> **STATED EXERCISE 1**:
Render every line of the listing below as a numbered list, leaving out any blank lines.

> **PROVIDED TEXT**:
In a sixth implementation, alone or in combination with one or more of the first through fifth implementations, training the machine learning model, with the anomaly scores for the data points in each of the sets of data, to generate the trained machine learning model includes training the machine learning model, with the anomaly scores and with the data points, to generate the trained machine learning model.
In a seventh implementation, alone or in combination with one or more of the first through sixth implementations, process 500 includes identifying anomalous data points in the unlabeled data based on the plurality of single anomaly scores, and providing data identifying the anomalous data points for display.
In an eighth implementation, alone or in combination with one or more of the first through seventh implementations, performing the one or more actions includes one or more of generating an alarm based on the final anomaly score, providing the final anomaly score for display, or causing a fraud prevention action based on the final anomaly score.
In a ninth implementation, alone or in combination with one or more of the first through eighth implementations, performing the one or more actions includes one or more of causing a machine to be disabled based on the final anomaly score, or retraining the machine learning model based on the final anomaly score.
In a tenth implementation, alone or in combination with one or more of the first through ninth implementations, performing the one or more actions includes removing anomalous data points from the unlabeled data based on the final anomaly score and to generate modified data, and providing the modified data to a client device.
In an eleventh implementation, alone or in combination with one or more of the first through tenth implementations, the particular domain includes one or more of a fraud detection domain, a manufacturing equipment domain, or a healthcare domain.
In a twelfth implementation, alone or in combination with one or more of the first through eleventh implementations, selecting the sets of data from the unlabeled data includes randomly selecting the sets of data from the unlabeled data.
Although
The foregoing disclosure provides illustration and description, but is not intended to be exhaustive or to limit the implementations to the precise form disclosed. Modifications may be made in light of the above disclosure or may be acquired from practice of the implementations.
As used herein, the term “component” is intended to be broadly construed as hardware, firmware, or a combination of hardware and software. It will be apparent that systems and/or methods described herein may be implemented in different forms of hardware, firmware, and/or a combination of hardware and software. The actual specialized control hardware or software code used to implement these systems and/or methods is not limiting of the implementations. Thus, the operation and behavior of the systems and/or methods are described herein without reference to specific software code—it being understood that software and hardware can be used to implement the systems and/or methods based on the description herein.
As used herein, satisfying a threshold may, depending on the context, refer to a value being greater than the threshold, greater than or equal to the threshold, less than the threshold, less than or equal to the threshold, equal to the threshold, and/or the like, depending on the context.
Although particular combinations of features are recited in the claims and/or disclosed in the specification, these combinations are not intended to limit the disclosure of various implementations. In fact, many of these features may be combined in ways not specifically recited in the claims and/or disclosed in the specification. Although each dependent claim listed below may directly depend on only one claim, the disclosure of various implementations includes each dependent claim in combination with every other claim in the claim set.

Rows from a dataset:

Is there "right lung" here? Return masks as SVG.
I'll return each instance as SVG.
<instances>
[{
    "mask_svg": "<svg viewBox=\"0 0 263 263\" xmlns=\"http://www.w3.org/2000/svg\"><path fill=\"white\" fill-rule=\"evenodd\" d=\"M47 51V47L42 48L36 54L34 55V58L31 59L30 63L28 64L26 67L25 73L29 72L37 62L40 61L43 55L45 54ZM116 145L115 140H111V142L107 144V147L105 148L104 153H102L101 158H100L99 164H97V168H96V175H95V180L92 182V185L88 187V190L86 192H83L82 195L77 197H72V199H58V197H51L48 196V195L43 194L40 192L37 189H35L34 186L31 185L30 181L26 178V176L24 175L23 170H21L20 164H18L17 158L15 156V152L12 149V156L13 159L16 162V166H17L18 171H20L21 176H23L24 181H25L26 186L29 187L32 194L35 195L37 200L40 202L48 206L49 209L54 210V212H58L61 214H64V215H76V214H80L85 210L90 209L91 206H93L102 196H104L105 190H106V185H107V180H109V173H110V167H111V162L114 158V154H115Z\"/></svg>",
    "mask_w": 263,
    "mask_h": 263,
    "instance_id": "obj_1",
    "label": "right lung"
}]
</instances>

> **STATED EXERCISE 2**:
According to the provided text, which domains can the particular domain include?

> **TASK ANSWER 1**:
1. Is there "right lung" here? Return masks as SVG.
2. I'll return each instance as SVG.
3. <instances>
4. [{
5.     "mask_svg": "<svg viewBox=\"0 0 263 263\" xmlns=\"http://www.w3.org/2000/svg\"><path fill=\"white\" fill-rule=\"evenodd\" d=\"M47 51V47L42 48L36 54L34 55V58L31 59L30 63L28 64L26 67L25 73L29 72L37 62L40 61L43 55L45 54ZM116 145L115 140H111V142L107 144V147L105 148L104 153H102L101 158H100L99 164H97V168H96V175H95V180L92 182V185L88 187V190L86 192H83L82 195L77 197H72V199H58V197H51L48 196V195L43 194L40 192L37 189H35L34 186L31 185L30 181L26 178V176L24 175L23 170H21L20 164H18L17 158L15 156V152L12 149V156L13 159L16 162V166H17L18 171H20L21 176H23L24 181H25L26 186L29 187L32 194L35 195L37 200L40 202L48 206L49 209L54 210V212H58L61 214H64V215H76V214H80L85 210L90 209L91 206H93L102 196H104L105 190H106V185H107V180H109V173H110V167H111V162L114 158V154H115Z\"/></svg>",
6.     "mask_w": 263,
7.     "mask_h": 263,
8.     "instance_id": "obj_1",
9.     "label": "right lung"
10. }]
11. </instances>

> **TASK ANSWER 2**:
It can include one or more of a fraud detection domain, a manufacturing equipment domain, or a healthcare domain.